Elements to Get Your Ob-Gyn Ultrasounds Paid

A type of medical billing claim that prompts a lot of confusion, is the ultrasound. Nearly three-quarters of women will undergo at least one ultrasound during their pregnancies, normally between 18 to 20 weeks gestation. In fact, the American College of Obstetricians and Gynecologists (ACOG) maintains that one complete ultrasound should be included as a part of routine obstetric care.

Knowing whether to code as a routine ultrasound or detailed ultrasound – check the reasons why it was done. One confusing point is when a patient is suspected of having abnormalities of the uterus or placenta; an ultrasound can determine whether or not further medical intervention is necessary during the pregnancy.

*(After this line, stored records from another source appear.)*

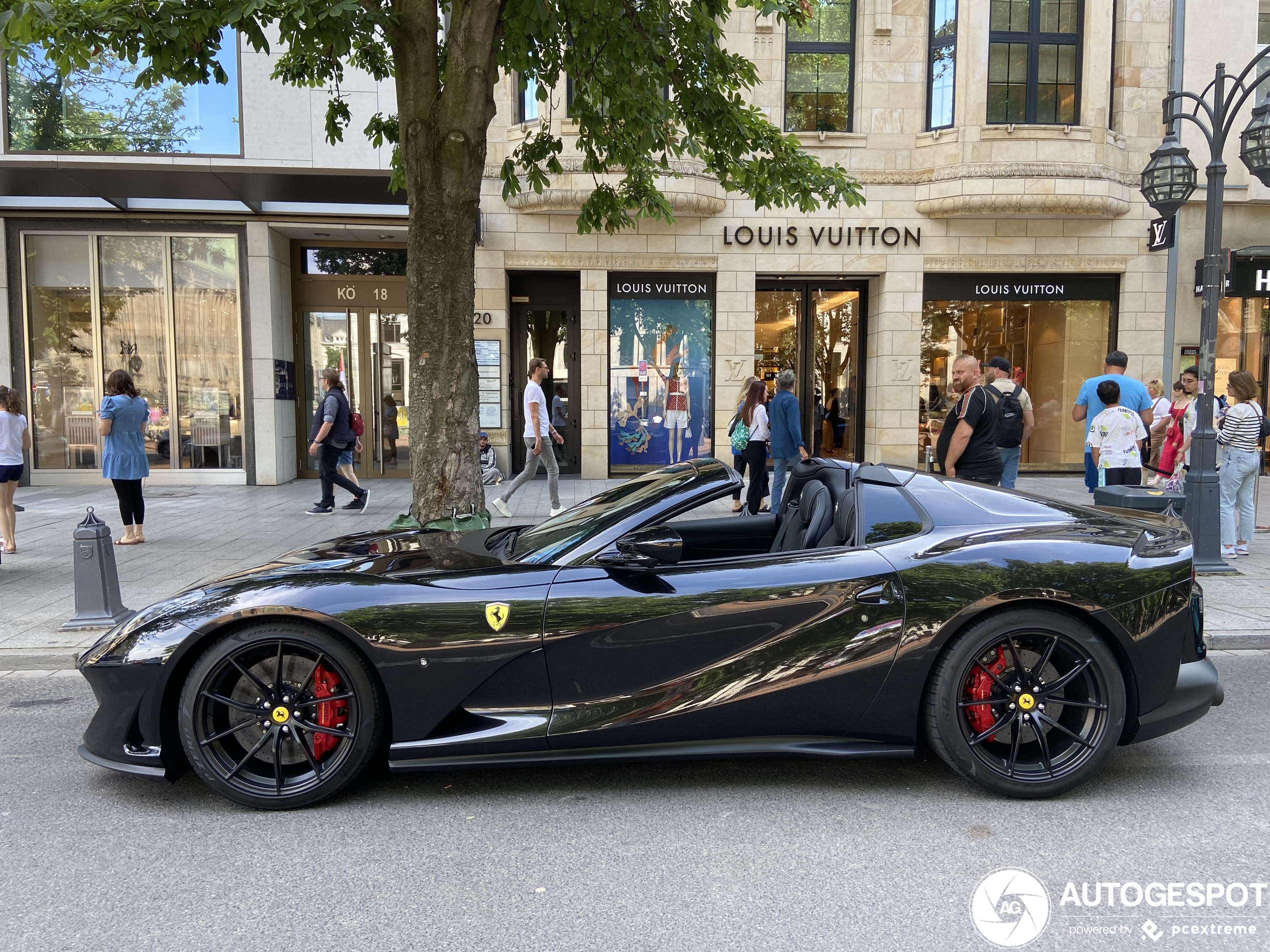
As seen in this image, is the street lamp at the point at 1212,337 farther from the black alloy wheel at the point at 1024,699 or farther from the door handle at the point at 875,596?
the door handle at the point at 875,596

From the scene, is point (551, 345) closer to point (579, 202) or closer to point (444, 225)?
point (579, 202)

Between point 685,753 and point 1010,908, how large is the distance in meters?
1.15

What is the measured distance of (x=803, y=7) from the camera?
25.9 ft

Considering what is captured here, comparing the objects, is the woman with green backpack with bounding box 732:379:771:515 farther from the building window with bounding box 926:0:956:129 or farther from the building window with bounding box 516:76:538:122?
the building window with bounding box 926:0:956:129

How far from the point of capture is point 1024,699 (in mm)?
3119


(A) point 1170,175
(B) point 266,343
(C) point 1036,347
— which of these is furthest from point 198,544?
(C) point 1036,347

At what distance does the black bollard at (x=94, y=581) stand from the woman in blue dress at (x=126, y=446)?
2752 mm

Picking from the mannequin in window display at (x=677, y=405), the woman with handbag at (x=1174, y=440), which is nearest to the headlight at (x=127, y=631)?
the woman with handbag at (x=1174, y=440)

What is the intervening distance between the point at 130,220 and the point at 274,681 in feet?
43.6

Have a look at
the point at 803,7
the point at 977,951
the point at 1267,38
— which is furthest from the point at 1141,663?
the point at 1267,38

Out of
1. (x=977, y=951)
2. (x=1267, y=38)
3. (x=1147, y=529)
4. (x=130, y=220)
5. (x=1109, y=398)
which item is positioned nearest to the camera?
(x=977, y=951)

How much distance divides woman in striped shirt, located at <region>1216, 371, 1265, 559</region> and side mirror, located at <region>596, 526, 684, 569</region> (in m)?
6.79

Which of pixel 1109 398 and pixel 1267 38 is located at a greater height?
pixel 1267 38

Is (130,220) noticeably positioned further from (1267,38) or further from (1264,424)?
(1267,38)
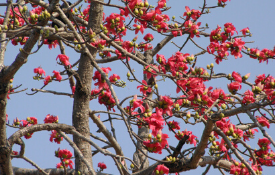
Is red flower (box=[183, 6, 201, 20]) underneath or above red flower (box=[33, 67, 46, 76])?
above

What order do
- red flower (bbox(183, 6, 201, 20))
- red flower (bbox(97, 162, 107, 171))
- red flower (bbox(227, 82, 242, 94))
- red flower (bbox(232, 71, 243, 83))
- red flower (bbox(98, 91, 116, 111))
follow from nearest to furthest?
red flower (bbox(227, 82, 242, 94))
red flower (bbox(232, 71, 243, 83))
red flower (bbox(183, 6, 201, 20))
red flower (bbox(98, 91, 116, 111))
red flower (bbox(97, 162, 107, 171))

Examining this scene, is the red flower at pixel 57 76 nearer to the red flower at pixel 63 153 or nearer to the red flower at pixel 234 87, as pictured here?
the red flower at pixel 63 153

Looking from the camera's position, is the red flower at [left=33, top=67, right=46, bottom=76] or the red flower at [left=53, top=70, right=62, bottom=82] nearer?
the red flower at [left=53, top=70, right=62, bottom=82]

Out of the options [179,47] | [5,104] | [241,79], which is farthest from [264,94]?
[5,104]

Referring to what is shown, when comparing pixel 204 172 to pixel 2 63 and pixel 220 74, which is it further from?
pixel 2 63

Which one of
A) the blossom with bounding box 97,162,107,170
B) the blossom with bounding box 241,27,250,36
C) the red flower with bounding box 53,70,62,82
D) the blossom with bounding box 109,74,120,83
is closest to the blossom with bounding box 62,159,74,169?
the blossom with bounding box 97,162,107,170

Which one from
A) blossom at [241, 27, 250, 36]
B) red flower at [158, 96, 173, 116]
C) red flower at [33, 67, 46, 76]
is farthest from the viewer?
blossom at [241, 27, 250, 36]

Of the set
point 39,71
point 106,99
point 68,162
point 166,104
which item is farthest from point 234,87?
point 68,162

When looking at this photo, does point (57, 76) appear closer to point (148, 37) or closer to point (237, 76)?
point (148, 37)

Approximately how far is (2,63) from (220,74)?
2411mm

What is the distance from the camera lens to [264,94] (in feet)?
11.1

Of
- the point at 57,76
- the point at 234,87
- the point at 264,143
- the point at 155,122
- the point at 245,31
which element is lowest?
the point at 155,122

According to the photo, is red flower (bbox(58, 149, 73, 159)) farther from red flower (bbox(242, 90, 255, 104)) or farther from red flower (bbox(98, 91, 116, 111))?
red flower (bbox(242, 90, 255, 104))

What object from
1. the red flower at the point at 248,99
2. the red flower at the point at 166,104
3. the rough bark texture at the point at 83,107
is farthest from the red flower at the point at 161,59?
the rough bark texture at the point at 83,107
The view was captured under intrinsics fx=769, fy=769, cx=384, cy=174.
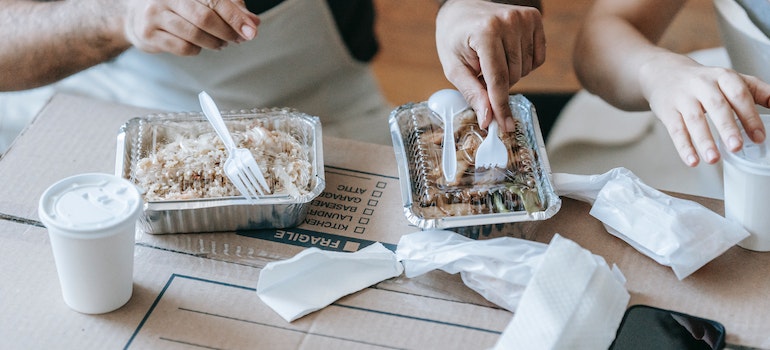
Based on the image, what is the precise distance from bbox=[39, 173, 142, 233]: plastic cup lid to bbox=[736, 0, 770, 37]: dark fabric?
1236 mm

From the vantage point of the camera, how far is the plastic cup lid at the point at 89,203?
877mm

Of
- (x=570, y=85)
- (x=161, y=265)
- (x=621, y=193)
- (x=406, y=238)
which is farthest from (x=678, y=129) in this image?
(x=570, y=85)

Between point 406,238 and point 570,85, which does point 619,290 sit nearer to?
point 406,238

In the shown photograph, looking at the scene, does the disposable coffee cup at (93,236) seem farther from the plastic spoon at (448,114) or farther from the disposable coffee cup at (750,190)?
the disposable coffee cup at (750,190)

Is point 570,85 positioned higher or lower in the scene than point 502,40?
lower

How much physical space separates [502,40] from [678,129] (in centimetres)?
30

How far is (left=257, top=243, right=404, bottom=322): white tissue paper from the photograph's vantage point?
1007 mm

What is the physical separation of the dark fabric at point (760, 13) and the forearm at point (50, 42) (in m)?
1.20

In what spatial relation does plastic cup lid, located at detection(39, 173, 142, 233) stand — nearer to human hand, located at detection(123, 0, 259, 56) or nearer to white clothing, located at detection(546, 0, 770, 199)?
human hand, located at detection(123, 0, 259, 56)

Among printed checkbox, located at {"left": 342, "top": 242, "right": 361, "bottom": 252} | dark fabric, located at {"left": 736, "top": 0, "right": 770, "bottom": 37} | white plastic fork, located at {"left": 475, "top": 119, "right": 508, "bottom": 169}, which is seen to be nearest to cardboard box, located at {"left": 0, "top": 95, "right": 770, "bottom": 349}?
printed checkbox, located at {"left": 342, "top": 242, "right": 361, "bottom": 252}

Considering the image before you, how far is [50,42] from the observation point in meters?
1.39

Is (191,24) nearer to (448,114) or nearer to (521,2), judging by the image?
(448,114)

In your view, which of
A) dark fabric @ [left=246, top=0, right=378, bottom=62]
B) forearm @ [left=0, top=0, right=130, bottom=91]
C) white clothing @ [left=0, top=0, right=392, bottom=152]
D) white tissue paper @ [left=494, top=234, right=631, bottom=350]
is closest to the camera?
white tissue paper @ [left=494, top=234, right=631, bottom=350]

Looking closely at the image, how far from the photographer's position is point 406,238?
1.08 metres
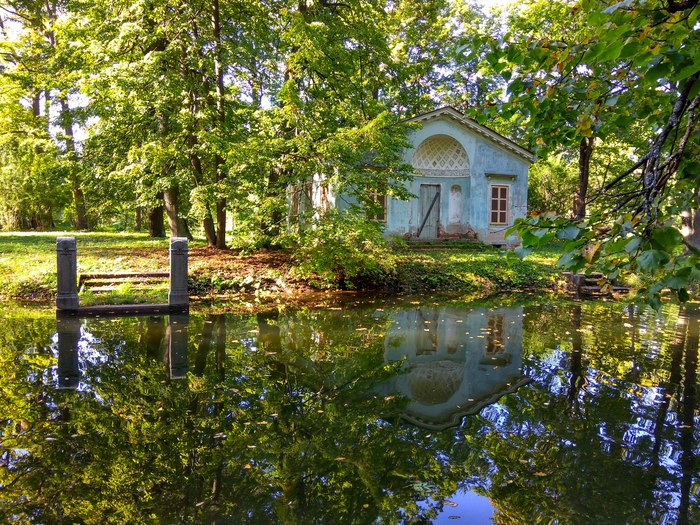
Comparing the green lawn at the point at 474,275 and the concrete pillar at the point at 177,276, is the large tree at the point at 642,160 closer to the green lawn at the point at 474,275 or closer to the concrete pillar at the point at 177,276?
the concrete pillar at the point at 177,276

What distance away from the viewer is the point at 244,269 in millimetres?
13430

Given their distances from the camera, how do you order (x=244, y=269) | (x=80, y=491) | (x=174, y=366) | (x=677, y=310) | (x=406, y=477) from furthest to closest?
1. (x=244, y=269)
2. (x=677, y=310)
3. (x=174, y=366)
4. (x=406, y=477)
5. (x=80, y=491)

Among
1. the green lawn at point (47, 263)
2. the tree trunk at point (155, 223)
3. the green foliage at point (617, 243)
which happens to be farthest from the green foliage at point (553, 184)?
the green foliage at point (617, 243)

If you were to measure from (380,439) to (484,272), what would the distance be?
37.7ft

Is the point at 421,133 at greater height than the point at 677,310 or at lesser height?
greater

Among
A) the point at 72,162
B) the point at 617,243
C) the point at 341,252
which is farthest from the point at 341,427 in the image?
the point at 72,162

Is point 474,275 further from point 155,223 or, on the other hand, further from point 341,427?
point 155,223

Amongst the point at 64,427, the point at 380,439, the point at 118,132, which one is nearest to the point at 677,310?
the point at 380,439

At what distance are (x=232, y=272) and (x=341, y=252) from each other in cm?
309

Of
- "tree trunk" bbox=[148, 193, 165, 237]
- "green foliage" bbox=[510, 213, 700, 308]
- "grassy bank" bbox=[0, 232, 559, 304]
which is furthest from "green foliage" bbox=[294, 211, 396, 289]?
"tree trunk" bbox=[148, 193, 165, 237]

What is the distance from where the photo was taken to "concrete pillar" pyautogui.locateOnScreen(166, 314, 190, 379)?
6.19m

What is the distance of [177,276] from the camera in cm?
994

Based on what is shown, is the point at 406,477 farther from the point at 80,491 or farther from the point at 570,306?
the point at 570,306

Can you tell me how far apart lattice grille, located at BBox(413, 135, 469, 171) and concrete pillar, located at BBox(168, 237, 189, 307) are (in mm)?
13798
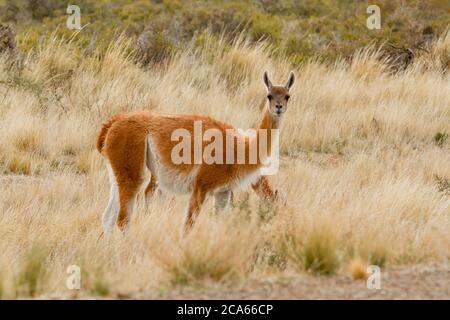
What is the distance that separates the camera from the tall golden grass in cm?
→ 651

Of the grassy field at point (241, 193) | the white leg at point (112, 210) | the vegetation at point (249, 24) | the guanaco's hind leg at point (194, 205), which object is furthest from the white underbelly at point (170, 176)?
the vegetation at point (249, 24)

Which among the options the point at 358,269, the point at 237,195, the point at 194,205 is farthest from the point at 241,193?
the point at 358,269

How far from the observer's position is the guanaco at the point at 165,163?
8078 mm

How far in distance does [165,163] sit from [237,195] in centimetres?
154

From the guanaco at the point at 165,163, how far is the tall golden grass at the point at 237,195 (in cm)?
24

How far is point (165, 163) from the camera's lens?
816 centimetres

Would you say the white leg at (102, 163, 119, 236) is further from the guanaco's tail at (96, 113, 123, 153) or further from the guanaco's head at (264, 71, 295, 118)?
the guanaco's head at (264, 71, 295, 118)

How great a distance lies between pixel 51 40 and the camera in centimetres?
1460

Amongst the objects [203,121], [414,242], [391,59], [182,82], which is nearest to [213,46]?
[182,82]

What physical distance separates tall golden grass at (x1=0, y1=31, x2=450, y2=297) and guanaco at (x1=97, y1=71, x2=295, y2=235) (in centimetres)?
24

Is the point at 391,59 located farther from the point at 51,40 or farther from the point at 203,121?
the point at 203,121

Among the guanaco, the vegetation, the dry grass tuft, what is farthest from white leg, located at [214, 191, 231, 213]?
the vegetation

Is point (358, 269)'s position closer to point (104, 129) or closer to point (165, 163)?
point (165, 163)

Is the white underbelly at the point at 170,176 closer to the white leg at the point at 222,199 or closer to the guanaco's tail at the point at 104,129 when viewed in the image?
the white leg at the point at 222,199
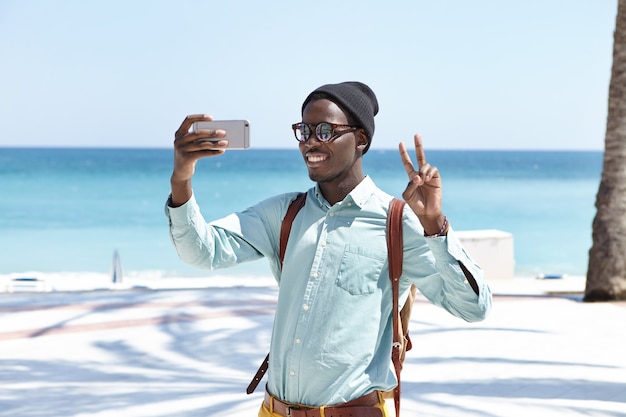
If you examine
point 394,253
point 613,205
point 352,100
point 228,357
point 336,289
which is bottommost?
point 228,357

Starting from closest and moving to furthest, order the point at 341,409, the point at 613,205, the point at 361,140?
the point at 341,409
the point at 361,140
the point at 613,205

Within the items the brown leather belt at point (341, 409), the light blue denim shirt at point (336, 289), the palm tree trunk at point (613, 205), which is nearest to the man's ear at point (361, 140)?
the light blue denim shirt at point (336, 289)

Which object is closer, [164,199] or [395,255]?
[395,255]

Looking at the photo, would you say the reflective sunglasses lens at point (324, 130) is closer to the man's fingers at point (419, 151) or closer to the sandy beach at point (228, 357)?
the man's fingers at point (419, 151)

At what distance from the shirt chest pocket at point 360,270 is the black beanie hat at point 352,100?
328 millimetres

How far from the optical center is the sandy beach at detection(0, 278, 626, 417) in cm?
678

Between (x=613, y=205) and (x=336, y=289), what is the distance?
29.5 ft

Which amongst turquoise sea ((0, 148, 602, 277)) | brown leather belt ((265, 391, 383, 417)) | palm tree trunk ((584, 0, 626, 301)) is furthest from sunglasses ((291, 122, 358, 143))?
turquoise sea ((0, 148, 602, 277))

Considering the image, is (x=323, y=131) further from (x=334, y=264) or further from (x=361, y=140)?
(x=334, y=264)

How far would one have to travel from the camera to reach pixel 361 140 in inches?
110

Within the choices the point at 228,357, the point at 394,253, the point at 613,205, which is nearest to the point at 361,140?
the point at 394,253

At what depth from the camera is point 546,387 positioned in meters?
7.21

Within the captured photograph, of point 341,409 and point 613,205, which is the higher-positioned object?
point 341,409

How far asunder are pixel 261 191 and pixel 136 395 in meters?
63.4
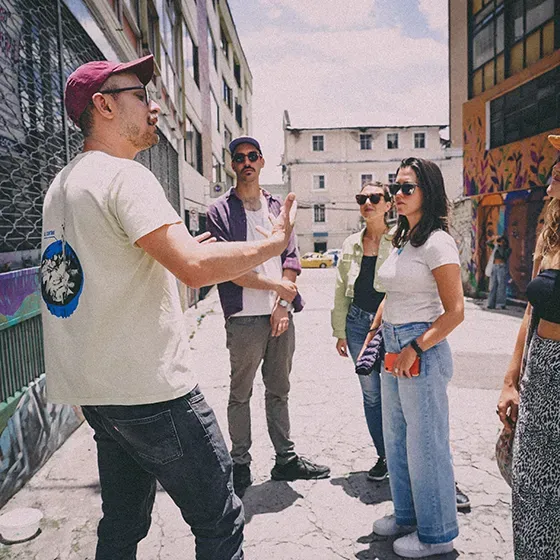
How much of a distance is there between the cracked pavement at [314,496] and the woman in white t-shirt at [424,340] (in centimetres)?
32

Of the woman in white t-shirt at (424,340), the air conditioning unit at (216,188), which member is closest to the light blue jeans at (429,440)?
the woman in white t-shirt at (424,340)

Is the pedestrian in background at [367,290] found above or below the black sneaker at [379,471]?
above

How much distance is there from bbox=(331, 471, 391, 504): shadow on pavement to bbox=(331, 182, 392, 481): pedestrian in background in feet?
0.18

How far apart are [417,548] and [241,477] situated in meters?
1.32

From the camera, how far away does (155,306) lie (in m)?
1.77

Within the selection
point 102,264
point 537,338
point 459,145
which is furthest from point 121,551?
point 459,145

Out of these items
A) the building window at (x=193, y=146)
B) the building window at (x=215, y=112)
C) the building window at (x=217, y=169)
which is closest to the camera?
the building window at (x=193, y=146)

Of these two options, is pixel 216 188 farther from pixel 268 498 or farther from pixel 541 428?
pixel 541 428

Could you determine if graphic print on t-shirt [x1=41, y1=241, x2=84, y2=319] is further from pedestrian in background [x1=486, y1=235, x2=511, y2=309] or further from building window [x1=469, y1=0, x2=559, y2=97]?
building window [x1=469, y1=0, x2=559, y2=97]

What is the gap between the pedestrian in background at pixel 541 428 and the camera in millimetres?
1805

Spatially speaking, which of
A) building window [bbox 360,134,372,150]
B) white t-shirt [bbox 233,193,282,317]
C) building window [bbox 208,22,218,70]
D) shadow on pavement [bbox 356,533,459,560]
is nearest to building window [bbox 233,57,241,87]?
building window [bbox 208,22,218,70]

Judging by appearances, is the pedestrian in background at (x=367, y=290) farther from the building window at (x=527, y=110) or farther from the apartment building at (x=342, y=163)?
the apartment building at (x=342, y=163)

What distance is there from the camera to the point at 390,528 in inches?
112

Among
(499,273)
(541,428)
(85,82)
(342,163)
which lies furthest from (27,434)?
(342,163)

Indications of a routine ultrasound will include observations about fetal growth, uterine size to determine if there are any date descrepancies in the pregnancy, abnormal alpha-fetoprotein, suspected abnormalities of the placenta and/or fetus, reasons for vaginal bleeding or amniotic fluid leakage. For any of these items you should look towards using code 76805 as it does not include a detailed fetal anatomic examination. If there are other elements that make up a more detailed ultrasound you will need to be sure you use 655.83 (Other known or suspected fetal abnormality, not elsewhere classified; antepartum condition or complication).

For either type, documentation is key. Whether the Ob-Gyn did a routine or detailed you need to make sure the documentation for the ultrasound tells the tale so your claim gets reimbursed.